■ **Your instructions**: Look for "Is point 59,495" in the listing below, then copy exactly the line it appears in and all lines after it to the end, and nothing more.

■ **The records**:

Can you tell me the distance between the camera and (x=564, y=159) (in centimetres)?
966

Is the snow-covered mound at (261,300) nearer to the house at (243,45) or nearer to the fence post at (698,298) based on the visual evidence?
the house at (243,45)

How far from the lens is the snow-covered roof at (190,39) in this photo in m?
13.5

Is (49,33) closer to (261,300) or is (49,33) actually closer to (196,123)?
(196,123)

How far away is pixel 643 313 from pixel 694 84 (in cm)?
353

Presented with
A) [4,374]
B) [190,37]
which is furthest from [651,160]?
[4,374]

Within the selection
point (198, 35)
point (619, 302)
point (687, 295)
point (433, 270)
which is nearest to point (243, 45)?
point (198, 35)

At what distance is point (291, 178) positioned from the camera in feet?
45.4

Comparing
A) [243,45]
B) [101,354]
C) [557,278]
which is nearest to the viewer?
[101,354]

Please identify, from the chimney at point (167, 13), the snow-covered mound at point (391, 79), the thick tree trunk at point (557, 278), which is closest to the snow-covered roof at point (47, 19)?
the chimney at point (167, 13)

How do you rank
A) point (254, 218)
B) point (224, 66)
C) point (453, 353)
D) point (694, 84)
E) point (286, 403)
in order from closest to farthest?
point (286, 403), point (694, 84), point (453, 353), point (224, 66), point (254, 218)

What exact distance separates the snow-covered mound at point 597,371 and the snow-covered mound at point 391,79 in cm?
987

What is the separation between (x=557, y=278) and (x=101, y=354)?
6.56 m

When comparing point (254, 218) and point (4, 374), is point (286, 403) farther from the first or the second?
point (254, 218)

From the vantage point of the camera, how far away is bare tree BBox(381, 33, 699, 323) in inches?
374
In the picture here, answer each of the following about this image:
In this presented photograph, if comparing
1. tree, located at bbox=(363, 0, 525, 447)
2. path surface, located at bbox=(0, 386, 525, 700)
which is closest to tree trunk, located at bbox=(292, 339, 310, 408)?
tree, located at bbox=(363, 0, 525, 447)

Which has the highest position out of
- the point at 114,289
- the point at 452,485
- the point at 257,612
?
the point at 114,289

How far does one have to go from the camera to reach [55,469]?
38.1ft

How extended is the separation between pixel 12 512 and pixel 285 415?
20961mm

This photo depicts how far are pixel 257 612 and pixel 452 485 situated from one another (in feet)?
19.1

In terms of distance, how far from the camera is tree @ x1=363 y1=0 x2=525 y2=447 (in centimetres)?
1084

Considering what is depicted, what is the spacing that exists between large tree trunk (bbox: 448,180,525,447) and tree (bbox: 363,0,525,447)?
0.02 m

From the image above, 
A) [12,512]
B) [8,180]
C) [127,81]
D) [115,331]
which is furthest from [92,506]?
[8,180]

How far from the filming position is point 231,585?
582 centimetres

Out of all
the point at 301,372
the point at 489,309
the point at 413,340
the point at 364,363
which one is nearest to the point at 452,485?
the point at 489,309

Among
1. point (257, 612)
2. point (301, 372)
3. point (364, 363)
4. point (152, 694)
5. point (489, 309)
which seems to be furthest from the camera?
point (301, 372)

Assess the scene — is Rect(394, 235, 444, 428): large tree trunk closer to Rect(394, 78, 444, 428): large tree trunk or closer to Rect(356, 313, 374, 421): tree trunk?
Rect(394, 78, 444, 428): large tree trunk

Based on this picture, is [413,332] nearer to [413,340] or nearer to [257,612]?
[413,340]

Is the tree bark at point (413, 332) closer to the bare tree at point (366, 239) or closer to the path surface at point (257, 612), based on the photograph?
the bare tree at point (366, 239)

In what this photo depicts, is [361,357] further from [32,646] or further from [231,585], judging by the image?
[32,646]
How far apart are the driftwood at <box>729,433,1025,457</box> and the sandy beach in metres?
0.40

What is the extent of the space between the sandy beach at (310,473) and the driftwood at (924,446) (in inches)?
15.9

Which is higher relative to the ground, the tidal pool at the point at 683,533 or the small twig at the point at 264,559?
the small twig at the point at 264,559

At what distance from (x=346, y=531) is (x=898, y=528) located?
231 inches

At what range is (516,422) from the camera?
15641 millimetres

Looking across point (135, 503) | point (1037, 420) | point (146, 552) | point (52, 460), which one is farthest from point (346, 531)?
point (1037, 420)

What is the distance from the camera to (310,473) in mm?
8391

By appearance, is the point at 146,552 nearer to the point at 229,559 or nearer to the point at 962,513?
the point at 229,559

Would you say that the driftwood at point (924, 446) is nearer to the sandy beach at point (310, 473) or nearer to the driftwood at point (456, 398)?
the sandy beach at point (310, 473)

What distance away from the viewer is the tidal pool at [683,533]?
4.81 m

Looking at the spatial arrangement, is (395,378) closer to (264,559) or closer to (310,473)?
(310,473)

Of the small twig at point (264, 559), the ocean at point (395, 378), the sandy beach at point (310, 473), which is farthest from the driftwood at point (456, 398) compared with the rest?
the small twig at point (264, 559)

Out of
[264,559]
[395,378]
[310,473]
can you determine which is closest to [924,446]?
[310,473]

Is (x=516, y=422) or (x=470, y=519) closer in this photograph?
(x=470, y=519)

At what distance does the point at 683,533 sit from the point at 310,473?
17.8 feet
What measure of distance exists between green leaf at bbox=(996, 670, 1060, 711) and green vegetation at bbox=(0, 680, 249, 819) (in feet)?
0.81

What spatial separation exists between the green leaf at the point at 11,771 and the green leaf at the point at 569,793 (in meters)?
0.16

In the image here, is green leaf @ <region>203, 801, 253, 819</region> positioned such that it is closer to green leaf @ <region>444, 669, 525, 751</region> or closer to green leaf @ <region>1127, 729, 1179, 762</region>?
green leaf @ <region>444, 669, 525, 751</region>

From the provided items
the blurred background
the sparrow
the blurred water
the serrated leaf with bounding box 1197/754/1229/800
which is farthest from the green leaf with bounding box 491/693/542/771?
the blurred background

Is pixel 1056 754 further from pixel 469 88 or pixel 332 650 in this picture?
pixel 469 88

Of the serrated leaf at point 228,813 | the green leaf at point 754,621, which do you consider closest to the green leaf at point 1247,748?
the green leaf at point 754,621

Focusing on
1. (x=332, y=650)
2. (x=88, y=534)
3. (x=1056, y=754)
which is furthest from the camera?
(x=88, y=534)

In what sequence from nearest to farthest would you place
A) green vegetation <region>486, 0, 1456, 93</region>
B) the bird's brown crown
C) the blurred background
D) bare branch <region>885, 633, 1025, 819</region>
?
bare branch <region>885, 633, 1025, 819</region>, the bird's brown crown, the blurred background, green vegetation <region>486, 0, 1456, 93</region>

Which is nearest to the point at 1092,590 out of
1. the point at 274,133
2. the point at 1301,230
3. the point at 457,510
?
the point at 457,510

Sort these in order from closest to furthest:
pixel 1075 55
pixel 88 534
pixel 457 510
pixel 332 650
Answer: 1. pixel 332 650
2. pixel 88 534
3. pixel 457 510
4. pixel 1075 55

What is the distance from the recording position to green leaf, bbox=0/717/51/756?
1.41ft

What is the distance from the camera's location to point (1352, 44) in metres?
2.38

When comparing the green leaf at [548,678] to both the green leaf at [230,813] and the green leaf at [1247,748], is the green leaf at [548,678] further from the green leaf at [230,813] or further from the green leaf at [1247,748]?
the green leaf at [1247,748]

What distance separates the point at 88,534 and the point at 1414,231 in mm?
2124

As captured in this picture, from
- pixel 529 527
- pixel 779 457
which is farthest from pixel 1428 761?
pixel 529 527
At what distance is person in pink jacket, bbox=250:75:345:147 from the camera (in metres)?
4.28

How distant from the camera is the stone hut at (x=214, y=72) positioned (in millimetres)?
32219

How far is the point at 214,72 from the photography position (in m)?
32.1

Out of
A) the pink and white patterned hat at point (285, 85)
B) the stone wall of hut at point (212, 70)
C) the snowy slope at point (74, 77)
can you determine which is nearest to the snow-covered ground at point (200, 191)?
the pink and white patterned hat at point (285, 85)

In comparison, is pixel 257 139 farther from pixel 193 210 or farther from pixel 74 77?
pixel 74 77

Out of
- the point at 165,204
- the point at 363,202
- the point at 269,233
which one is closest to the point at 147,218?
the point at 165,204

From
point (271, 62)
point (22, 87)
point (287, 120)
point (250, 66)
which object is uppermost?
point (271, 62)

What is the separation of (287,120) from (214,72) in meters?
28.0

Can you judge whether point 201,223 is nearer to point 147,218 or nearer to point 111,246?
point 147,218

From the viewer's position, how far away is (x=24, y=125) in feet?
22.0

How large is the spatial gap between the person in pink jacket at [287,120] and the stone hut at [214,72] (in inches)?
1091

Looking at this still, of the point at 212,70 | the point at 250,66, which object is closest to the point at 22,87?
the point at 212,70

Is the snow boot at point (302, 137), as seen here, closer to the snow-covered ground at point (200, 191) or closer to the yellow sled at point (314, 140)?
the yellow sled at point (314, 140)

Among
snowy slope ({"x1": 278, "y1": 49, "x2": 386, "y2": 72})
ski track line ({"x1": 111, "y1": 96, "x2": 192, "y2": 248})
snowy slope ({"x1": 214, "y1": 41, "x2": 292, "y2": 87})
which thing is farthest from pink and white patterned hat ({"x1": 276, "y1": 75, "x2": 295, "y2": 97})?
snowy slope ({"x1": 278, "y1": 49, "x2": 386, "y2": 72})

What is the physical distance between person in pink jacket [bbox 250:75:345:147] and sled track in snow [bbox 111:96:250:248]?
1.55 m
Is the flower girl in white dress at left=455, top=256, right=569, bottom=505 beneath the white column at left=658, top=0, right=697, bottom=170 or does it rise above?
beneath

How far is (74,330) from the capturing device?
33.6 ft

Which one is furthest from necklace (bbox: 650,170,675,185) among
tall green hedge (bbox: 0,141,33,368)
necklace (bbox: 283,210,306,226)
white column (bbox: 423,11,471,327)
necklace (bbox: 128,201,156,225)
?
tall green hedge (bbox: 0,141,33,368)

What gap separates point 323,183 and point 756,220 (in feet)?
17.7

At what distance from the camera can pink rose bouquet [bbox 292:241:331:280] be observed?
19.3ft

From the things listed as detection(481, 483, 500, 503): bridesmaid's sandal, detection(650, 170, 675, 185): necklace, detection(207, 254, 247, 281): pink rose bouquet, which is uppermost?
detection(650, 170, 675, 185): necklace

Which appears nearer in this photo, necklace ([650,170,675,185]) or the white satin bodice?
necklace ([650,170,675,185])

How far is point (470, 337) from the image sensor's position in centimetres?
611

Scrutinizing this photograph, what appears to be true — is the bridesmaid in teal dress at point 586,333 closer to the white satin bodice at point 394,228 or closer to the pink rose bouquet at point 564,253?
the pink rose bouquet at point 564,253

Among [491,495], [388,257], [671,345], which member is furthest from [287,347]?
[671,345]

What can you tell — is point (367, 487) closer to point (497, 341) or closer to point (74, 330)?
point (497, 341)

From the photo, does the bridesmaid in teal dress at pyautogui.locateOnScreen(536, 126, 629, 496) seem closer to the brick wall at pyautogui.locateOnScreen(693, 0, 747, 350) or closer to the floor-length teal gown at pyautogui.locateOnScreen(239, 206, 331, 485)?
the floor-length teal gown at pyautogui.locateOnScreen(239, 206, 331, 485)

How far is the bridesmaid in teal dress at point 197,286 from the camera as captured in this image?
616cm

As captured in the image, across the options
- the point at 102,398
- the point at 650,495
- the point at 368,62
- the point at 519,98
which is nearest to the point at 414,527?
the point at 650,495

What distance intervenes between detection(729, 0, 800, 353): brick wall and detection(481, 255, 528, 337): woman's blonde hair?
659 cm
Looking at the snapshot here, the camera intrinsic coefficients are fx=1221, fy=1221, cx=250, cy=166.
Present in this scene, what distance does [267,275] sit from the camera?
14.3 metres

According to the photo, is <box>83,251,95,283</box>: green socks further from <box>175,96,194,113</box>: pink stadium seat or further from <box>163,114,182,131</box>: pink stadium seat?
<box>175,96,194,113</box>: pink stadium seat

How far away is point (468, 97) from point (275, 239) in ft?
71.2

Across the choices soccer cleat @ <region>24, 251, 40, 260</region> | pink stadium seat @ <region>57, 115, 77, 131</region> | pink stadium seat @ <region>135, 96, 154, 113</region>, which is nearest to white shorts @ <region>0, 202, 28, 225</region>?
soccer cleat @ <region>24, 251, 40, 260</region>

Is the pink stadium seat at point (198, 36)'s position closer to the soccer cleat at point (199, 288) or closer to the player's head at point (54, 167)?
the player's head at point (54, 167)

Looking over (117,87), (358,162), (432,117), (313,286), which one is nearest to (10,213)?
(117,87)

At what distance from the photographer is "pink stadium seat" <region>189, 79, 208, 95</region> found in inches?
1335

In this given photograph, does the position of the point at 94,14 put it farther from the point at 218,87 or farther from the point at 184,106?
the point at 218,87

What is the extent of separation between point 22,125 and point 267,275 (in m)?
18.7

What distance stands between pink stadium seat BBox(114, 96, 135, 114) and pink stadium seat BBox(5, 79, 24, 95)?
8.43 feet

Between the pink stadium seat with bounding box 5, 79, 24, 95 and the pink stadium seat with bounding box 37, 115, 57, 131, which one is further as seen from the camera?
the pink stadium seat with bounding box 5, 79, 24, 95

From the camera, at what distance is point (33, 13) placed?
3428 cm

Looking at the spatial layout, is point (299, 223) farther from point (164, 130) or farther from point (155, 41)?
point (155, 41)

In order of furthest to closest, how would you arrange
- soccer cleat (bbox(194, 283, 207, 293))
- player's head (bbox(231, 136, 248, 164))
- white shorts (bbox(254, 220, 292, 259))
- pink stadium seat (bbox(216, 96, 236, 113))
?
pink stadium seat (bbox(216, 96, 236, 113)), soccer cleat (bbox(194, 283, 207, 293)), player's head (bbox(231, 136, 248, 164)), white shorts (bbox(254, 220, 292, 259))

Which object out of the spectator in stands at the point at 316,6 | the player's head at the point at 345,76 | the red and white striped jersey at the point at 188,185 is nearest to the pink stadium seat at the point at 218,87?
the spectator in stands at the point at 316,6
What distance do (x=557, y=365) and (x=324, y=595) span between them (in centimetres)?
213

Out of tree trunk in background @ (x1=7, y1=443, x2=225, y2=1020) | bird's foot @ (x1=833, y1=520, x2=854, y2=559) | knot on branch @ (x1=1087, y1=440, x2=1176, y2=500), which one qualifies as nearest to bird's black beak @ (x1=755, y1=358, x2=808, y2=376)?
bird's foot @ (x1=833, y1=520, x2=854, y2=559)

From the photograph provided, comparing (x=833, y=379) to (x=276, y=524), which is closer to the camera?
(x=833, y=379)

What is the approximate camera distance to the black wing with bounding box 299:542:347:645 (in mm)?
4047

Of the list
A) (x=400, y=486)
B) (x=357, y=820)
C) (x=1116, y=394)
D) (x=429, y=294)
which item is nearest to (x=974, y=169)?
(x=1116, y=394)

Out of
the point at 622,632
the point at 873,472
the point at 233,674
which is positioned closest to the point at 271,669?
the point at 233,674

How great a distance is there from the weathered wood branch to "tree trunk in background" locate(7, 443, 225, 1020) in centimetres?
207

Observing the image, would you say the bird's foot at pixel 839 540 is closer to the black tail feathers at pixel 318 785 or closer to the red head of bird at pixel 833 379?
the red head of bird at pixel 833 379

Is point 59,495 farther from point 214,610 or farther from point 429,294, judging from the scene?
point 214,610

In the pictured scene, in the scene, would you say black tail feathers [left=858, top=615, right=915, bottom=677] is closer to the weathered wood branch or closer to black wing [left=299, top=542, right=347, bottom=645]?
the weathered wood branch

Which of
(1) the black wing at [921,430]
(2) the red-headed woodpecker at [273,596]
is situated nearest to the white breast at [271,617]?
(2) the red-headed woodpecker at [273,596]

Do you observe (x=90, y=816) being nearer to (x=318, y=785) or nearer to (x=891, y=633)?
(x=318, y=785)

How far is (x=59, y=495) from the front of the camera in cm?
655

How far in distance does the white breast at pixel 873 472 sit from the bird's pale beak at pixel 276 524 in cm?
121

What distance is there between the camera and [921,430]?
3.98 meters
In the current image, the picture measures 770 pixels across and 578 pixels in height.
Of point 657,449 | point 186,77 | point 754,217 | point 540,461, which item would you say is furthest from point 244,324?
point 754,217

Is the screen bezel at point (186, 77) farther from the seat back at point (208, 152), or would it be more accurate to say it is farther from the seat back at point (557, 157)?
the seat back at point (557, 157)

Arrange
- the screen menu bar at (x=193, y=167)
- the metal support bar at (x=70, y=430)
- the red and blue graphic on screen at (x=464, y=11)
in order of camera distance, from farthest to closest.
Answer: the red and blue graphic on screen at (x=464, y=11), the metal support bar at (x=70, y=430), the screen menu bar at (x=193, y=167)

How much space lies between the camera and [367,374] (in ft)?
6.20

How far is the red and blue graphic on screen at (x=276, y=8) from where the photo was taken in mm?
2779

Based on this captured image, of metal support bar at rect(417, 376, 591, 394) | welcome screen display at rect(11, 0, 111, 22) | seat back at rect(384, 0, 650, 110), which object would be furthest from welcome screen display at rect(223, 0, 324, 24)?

■ **Solved exercise**:
Is point 59,495 farther from point 214,610 or farther from point 429,294, judging from the scene?
point 214,610

In the pictured scene, in the scene, would you say black tail feathers [left=858, top=615, right=915, bottom=677] is closer to the weathered wood branch or closer to black wing [left=299, top=542, right=347, bottom=645]?
the weathered wood branch

Which of
(1) the black wing at [921,430]
(2) the red-headed woodpecker at [273,596]
is situated nearest to the white breast at [271,617]?
(2) the red-headed woodpecker at [273,596]

Do you observe (x=90, y=816) being nearer to (x=318, y=785) or nearer to (x=891, y=633)?
(x=318, y=785)

How far is (x=59, y=495) from the front of the camera in cm?
655

How far in distance does the white breast at pixel 873 472 sit from the bird's pale beak at pixel 276 524 in cm?
121

What distance is there between the camera and [921,430]?
3.98 meters
In the current image, the picture measures 770 pixels across and 578 pixels in height.
Of point 657,449 | point 186,77 | point 754,217 | point 540,461, which item would you say is furthest from point 244,324?
point 754,217

Is the screen bezel at point (186, 77) farther from the seat back at point (208, 152), or would it be more accurate to say it is farther from the seat back at point (557, 157)?
the seat back at point (557, 157)

Arrange
- the screen menu bar at (x=193, y=167)
- the metal support bar at (x=70, y=430)
- the red and blue graphic on screen at (x=464, y=11)
in order of camera distance, from farthest to closest.
Answer: the red and blue graphic on screen at (x=464, y=11), the metal support bar at (x=70, y=430), the screen menu bar at (x=193, y=167)

How much space lies between the camera and [367,374] (in ft)?
6.20

How far is the red and blue graphic on screen at (x=276, y=8) from where the photo was taken in mm?
2779

Based on this captured image, of metal support bar at rect(417, 376, 591, 394) | welcome screen display at rect(11, 0, 111, 22) | seat back at rect(384, 0, 650, 110), which object would be furthest from welcome screen display at rect(223, 0, 324, 24)?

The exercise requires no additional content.